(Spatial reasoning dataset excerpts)
....

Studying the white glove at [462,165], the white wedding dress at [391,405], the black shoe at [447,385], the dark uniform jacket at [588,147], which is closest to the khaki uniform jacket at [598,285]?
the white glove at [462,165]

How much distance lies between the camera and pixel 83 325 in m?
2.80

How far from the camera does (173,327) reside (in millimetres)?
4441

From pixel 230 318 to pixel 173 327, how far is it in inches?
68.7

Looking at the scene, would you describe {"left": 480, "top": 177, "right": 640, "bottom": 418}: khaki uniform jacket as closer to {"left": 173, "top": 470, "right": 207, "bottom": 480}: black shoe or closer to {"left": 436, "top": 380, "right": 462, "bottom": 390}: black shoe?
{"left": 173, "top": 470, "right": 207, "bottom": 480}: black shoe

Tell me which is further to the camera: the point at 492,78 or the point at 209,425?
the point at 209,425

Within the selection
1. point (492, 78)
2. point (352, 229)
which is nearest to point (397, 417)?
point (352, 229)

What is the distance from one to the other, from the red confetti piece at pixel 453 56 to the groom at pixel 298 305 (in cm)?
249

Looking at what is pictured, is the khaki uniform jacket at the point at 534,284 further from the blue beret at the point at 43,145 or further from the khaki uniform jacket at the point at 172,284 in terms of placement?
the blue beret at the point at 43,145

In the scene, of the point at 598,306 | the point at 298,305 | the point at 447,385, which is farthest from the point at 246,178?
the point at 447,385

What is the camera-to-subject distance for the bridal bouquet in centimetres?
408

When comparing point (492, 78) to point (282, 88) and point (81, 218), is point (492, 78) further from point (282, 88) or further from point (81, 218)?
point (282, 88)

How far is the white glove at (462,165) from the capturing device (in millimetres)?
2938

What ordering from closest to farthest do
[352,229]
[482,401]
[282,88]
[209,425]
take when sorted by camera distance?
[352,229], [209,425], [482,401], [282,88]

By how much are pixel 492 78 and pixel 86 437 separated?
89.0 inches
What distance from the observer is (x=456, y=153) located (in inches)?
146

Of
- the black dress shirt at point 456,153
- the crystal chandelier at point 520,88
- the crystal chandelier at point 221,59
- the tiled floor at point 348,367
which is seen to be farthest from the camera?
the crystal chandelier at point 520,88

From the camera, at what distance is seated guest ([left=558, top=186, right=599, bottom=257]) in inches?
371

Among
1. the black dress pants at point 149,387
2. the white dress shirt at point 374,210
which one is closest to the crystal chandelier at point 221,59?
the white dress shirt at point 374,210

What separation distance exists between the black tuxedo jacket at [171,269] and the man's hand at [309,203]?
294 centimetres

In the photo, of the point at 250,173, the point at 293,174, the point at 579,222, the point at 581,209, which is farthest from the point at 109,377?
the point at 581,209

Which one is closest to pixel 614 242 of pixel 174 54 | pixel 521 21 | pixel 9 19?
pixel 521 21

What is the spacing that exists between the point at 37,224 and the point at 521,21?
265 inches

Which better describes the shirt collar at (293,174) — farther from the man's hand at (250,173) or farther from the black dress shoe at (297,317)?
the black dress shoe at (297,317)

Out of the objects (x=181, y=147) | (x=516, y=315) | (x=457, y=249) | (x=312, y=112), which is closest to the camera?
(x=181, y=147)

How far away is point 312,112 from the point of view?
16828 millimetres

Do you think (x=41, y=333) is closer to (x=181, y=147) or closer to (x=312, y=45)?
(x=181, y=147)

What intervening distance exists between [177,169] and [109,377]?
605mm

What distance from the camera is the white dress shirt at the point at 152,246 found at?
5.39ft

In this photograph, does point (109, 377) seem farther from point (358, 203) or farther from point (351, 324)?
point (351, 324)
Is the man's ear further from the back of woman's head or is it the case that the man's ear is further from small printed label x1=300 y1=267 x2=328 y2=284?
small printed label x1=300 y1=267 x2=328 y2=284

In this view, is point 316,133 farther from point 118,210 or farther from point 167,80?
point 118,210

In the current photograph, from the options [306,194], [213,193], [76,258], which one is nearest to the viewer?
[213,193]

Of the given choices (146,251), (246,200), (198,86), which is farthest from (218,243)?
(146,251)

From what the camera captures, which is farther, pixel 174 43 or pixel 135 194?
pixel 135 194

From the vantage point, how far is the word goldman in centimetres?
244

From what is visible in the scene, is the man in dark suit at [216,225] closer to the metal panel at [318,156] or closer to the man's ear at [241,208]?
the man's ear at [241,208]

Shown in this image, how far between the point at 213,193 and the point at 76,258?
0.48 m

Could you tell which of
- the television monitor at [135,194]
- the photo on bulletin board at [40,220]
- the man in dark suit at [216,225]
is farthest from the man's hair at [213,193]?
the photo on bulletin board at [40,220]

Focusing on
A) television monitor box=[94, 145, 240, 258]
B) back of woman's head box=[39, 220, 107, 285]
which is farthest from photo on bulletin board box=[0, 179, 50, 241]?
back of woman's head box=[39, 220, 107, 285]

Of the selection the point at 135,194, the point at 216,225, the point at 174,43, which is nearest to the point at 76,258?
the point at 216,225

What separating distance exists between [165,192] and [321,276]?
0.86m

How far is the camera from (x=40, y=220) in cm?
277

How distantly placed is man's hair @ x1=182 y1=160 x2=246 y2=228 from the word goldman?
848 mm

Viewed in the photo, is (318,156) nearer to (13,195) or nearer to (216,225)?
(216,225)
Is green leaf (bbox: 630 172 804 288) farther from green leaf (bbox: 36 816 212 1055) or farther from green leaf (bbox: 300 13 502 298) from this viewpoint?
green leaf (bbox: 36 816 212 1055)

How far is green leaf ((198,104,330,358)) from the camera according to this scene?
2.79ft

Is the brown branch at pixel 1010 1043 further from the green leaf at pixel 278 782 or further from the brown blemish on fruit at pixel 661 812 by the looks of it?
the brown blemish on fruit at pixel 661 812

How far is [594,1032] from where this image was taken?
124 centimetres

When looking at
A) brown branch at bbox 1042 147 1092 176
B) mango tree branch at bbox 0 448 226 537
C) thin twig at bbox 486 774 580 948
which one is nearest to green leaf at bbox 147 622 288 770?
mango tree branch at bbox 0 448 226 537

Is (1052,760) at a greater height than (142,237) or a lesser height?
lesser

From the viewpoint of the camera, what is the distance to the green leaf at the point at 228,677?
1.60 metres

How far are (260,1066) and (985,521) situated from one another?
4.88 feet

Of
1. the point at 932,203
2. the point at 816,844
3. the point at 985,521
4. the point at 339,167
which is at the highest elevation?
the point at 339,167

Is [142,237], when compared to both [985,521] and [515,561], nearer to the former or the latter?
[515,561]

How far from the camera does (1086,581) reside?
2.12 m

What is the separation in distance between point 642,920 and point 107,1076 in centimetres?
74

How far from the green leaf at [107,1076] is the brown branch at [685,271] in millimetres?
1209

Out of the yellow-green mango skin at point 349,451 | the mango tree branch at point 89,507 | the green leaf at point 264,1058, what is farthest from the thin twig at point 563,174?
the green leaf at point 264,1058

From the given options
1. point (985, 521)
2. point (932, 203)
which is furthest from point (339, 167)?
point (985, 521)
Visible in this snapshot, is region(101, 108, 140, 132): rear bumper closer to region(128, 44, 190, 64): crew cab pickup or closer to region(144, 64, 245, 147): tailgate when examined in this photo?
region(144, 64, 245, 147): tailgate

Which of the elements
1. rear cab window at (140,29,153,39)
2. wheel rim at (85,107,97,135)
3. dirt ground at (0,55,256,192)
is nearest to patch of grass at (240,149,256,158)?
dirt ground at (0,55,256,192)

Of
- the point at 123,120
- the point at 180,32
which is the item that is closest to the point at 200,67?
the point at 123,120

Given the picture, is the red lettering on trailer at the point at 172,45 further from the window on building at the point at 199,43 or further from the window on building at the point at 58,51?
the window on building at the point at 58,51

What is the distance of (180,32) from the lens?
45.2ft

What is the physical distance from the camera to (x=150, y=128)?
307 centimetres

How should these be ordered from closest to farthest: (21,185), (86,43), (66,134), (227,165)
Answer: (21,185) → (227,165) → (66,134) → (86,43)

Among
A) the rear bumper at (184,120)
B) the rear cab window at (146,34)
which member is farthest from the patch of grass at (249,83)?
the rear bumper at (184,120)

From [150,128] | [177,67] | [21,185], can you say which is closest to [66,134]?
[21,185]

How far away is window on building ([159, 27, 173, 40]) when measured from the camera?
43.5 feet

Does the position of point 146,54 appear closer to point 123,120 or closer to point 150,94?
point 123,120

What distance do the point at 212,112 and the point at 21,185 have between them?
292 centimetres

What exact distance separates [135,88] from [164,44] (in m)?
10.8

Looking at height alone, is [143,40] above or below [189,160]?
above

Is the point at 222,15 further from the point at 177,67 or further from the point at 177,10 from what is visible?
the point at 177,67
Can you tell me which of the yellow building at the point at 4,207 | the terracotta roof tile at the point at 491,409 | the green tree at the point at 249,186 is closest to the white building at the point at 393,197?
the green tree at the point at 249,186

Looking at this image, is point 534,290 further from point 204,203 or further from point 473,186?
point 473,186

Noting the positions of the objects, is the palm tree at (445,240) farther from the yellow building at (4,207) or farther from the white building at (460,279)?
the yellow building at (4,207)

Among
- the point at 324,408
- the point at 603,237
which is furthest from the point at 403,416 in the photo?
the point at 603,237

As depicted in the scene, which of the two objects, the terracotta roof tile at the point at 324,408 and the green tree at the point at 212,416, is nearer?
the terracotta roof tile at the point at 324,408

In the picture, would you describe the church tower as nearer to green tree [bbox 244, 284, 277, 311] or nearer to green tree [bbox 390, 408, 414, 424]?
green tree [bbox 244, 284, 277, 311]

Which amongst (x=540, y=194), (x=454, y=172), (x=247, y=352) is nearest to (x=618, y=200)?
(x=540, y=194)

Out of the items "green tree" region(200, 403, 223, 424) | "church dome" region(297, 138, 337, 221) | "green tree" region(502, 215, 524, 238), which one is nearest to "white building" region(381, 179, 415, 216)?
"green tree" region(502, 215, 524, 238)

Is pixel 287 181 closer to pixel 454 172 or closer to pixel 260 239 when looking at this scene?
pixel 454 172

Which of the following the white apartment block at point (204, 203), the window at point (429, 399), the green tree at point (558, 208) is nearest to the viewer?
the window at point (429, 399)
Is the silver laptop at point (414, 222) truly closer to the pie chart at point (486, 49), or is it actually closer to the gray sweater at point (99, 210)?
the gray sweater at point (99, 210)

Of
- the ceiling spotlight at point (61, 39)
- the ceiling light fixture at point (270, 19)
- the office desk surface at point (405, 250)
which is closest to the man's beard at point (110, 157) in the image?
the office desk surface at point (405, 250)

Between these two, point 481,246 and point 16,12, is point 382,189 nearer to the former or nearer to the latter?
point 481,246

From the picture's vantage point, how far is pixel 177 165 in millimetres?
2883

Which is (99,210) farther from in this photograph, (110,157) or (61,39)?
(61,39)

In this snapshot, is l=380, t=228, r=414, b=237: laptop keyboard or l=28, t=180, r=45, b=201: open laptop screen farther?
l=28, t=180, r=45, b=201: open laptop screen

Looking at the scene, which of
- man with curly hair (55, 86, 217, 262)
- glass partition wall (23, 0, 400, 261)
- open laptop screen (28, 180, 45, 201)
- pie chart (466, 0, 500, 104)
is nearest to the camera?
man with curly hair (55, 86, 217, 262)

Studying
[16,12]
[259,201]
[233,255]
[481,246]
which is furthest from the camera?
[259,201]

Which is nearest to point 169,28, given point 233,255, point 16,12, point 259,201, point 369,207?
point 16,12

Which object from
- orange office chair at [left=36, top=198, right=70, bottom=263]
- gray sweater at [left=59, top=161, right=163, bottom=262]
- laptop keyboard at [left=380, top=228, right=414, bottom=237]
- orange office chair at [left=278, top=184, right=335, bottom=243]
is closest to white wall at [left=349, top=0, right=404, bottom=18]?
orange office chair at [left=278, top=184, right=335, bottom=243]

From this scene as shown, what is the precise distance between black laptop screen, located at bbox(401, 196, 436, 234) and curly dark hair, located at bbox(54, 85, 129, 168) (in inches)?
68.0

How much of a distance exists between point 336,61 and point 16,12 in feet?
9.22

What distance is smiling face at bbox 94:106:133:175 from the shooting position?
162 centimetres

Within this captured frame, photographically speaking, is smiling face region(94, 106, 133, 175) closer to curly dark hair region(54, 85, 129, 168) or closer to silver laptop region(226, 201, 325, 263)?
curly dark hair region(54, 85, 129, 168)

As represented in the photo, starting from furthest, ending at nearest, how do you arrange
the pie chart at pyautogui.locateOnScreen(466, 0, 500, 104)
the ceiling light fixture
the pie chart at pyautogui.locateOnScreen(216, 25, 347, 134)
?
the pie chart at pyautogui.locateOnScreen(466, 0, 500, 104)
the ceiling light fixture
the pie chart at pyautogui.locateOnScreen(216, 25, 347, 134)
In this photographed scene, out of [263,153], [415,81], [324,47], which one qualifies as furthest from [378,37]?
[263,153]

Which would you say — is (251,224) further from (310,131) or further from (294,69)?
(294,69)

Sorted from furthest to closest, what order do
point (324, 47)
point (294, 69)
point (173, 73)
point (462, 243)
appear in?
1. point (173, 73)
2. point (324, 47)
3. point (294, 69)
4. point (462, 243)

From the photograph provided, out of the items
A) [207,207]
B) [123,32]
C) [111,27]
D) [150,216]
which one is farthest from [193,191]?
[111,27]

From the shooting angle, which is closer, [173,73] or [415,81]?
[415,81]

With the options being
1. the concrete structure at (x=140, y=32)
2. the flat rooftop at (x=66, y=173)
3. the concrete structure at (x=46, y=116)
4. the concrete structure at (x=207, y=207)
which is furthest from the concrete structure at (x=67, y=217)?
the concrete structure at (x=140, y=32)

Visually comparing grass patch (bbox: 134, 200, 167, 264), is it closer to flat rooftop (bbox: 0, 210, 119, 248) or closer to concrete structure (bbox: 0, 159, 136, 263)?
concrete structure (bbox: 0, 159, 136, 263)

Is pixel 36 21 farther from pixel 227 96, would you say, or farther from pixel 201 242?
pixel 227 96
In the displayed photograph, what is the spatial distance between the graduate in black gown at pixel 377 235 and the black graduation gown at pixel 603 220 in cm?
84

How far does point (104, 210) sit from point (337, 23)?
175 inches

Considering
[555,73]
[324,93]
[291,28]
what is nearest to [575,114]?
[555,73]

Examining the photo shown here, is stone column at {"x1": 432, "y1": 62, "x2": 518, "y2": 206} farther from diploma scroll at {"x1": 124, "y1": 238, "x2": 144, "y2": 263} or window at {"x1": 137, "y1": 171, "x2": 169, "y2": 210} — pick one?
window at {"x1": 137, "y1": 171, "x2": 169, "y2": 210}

....

Task to complete. Transcribe only the trailing portion of the entries above: the line that contains "Visually comparing grass" and each line after it.

Correct answer.
Visually comparing grass patch (bbox: 134, 200, 167, 264), is it closer to flat rooftop (bbox: 0, 210, 119, 248) or closer to concrete structure (bbox: 0, 159, 136, 263)?
concrete structure (bbox: 0, 159, 136, 263)

Is pixel 36 21 farther from pixel 227 96, would you say, or farther from pixel 201 242?
pixel 227 96
In the displayed photograph, what is the spatial distance between the graduate in black gown at pixel 377 235 and the black graduation gown at pixel 603 220 in cm?
84

How far does point (104, 210) sit from point (337, 23)?
175 inches

Considering
[555,73]
[324,93]
[291,28]
what is nearest to [575,114]?
[555,73]

Examining the photo shown here, is stone column at {"x1": 432, "y1": 62, "x2": 518, "y2": 206} farther from diploma scroll at {"x1": 124, "y1": 238, "x2": 144, "y2": 263} or window at {"x1": 137, "y1": 171, "x2": 169, "y2": 210} — pick one?
window at {"x1": 137, "y1": 171, "x2": 169, "y2": 210}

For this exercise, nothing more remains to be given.